Thanks guys! Have both of those set in place. Thinking about having to use them gives me anxiety though lol


----------



## DannyBoysGrace (Apr 6, 2013)

I suffer with anxiety so I understand what you mean. Get insurance


----------



## Diamond33 (Aug 30, 2016)

I'm a registered veterinary technician currently working as a receptionist at a clinic. When I accepted the job, I was told it'd be probably 9 months before I could start teching there. 

The good news? I've finally hit the 9 month mark. The bad news? On of our receptionists just put in her 2 weeks notice, so we have to work on hiring new people before I can start teching :icon_frown:. I'm starting to get very frustrated with having my training put on hold. (Our office manager has been saying we're going to start my training for months now and it keeps getting pushed back.) Not feeling like your skills are important to the place you're working is very hard to tolerate for long, and I'm about at my wits end with it! So, I've decided I'm going to start my own farm sitting business! I've been house sitting for people since I was 14. Dogs, cats, horses, chickens, and I have the training to handle any other animal that comes along, so I figured why not?! I'm pretty excited to see where this goes!

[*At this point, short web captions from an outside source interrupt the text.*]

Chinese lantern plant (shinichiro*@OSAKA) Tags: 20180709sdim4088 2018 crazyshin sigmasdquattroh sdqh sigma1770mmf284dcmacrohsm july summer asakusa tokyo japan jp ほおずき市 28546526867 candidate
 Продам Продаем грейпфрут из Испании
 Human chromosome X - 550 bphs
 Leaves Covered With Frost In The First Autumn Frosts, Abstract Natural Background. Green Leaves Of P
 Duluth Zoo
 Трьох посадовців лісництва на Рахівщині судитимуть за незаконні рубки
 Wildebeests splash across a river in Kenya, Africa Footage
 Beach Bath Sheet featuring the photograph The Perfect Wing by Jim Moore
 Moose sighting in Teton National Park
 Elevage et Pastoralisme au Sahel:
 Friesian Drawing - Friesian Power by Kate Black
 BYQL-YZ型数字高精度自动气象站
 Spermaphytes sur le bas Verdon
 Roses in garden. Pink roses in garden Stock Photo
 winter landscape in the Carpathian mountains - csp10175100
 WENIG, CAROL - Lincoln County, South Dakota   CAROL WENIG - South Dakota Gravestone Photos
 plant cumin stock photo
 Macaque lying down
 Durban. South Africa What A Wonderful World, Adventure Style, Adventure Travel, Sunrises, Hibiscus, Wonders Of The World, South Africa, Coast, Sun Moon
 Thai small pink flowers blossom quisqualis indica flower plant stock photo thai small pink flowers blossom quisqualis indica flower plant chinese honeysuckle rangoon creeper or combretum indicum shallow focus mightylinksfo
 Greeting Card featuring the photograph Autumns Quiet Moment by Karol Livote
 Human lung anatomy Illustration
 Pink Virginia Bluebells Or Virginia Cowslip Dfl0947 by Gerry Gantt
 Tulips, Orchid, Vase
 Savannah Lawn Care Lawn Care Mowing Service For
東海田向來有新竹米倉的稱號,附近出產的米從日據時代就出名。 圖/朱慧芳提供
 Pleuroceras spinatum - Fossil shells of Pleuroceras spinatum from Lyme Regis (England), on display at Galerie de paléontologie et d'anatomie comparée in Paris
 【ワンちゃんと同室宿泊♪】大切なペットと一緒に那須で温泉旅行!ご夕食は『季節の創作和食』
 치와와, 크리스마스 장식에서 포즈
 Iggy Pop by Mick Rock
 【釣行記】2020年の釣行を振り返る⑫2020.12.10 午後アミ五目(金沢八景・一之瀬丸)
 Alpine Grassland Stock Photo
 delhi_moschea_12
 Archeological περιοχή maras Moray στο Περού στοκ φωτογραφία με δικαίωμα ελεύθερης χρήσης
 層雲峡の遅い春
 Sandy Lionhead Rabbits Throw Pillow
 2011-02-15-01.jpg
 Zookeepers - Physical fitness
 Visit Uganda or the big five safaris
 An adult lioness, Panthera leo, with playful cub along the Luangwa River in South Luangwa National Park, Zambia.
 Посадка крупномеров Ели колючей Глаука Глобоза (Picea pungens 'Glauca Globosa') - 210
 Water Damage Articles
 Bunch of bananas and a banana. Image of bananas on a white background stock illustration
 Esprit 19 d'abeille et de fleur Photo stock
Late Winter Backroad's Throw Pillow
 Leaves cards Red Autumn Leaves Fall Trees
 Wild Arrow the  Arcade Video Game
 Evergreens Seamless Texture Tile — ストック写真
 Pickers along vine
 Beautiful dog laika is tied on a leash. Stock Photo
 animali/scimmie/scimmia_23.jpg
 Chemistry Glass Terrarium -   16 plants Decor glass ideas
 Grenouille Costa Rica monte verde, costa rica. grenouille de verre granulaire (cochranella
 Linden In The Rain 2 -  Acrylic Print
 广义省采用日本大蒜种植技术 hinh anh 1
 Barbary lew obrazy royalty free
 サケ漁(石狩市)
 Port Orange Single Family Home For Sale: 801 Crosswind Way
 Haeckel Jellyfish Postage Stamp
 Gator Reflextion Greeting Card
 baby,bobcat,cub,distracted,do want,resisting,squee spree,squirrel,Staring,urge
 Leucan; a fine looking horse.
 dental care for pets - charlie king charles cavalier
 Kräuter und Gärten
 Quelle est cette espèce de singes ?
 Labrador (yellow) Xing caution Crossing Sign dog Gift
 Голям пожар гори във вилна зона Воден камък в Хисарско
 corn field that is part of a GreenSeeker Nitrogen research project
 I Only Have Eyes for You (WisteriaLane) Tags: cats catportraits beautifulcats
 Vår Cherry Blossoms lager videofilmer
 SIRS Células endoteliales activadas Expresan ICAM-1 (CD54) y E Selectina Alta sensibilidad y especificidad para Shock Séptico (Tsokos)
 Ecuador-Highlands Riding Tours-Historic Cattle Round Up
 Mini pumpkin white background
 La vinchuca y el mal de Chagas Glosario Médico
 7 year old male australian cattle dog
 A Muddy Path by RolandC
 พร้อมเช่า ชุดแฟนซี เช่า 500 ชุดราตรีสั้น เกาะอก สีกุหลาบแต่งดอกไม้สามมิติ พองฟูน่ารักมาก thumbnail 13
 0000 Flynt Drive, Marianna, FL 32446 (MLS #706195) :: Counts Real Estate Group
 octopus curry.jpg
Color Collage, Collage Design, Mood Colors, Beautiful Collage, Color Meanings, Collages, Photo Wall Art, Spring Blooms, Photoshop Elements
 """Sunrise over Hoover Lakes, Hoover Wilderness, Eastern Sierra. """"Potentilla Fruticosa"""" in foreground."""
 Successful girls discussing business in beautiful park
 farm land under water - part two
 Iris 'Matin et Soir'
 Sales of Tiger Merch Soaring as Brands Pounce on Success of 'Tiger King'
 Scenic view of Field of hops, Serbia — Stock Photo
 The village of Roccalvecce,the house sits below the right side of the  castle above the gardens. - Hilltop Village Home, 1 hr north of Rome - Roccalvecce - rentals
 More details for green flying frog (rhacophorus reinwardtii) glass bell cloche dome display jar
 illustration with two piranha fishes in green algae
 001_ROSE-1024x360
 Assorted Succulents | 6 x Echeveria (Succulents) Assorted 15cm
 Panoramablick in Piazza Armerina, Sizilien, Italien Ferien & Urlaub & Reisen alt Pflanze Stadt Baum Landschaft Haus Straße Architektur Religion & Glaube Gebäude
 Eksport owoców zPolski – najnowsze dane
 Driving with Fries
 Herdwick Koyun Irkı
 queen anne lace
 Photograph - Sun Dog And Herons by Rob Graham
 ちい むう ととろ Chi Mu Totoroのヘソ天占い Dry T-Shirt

I'm also starting to resent living in Iowa. I'm missing Nashville like crazy, and it's hard to find the time and money to visit. :sad: I've been supposed to go down there for weeks now to start recording my debut EP, but one thing always leads to another and either my songs aren't done (I'm having a friend of mine write them for me), the studio we're using is booked the weekend I can go down, or I can't get the time/money to take work off.


----------



## Diamond33 (Aug 30, 2016)

I decided to place a bid on a horse at the last BLM Adoption event just to see what would happen. I ended up winning the bid, so I figured I might as well go meet him on Oct. 22nd (they will haul him closer to my area). 
I was talking to a work friend of mine about it, and she decided to try and pawn one of her green horses off on me ? I go from freaking out about one to considering two!! (I may be a smidge crazy.) I went out to meet him Sunday, and he is SUPER sweet and met all my requirements! ? I'm now in the process of looking for a boarding facility and vet for him. He's not very photogenic, but here are some pics!


----------



## Greenmeadows (May 8, 2016)

Cute horse! :smile: That is awesome that you won the mustang!


----------



## BlindHorseEnthusiast4582 (Apr 11, 2016)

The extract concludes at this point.